Singapore Updates Foreign Workforce Policy to Support Industry Transformation

On March 6, the Ministry of Manpower (MOM) announced transformative changes to its foreign workforce policy, signaling a shift to enhance workforce flexibility and support long-term economic growth. Rolling out between May and September 2025, the reforms include an increase in S Pass qualifying salary and levy and changes to the work permit framework. While there will be no changes to the qualifying salary of employment pass (EP) holders, S Pass qualifying salary and levy have been raised progressively from 2022 to 2025, with the third step increase in 2025. Except in financial services sector, the effective minimum qualifying salary for EP will remain at S$5,600 and effective September 1, the new S Pass minimum qualifying salary will be S$3,300. In terms of changes to the work permit, the list of Non-Traditional Sources (NTS) for hiring will expand to include Bhutan, Cambodia, and Laos, while the NTS Occupation List will add roles such as cooks, heavy vehicle drivers, and manufacturing operators. Additionally, the maximum employment age for work permit holders will increase from 60 to 63, aligning with the national retirement age. Furthermore, employment periods will no longer be capped. To support firms in strategic economic sectors, the Manpower for Strategic Economic Priorities (M-SEP) scheme will be extended to three years, adding incentives for firms that invest in local workforce development.

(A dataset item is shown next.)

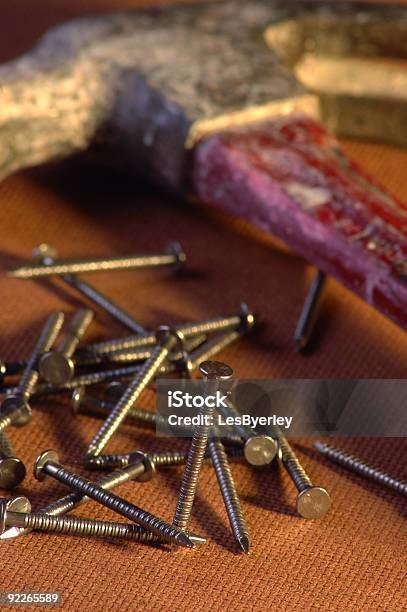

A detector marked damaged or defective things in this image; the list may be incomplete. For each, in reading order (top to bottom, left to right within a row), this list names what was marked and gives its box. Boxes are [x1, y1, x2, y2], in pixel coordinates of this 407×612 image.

rusty tool [1, 2, 406, 332]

For foreign companies operating in Singapore, this evolving landscape presents both opportunities and compliance challenges—demanding proactive workforce planning, competitive compensation strategies, and a closer alignment with Singapore’s economic and social objectives. Industry stakeholders generally welcomed the developments, citing that the new provisions enhance operational stability and workforce continuity. However, they also believe that businesses must balance these benefits with challenges such as higher healthcare costs, foreign worker quotas, and levy requirements. The policy changes aim to strike a balance between attracting skilled foreign talent and protecting local workforce interests by ensuring that foreign workers complement rather than replace local employees.
According to data released from MOM in September 2024, foreign-owned companies account for around 20% of firms in Singapore and employ 60% of Singapore residents in high earning jobs (monthly income of above S$12,500). Overall, these foreign-owned firms employ nearly a third of the total employed Singapore residents.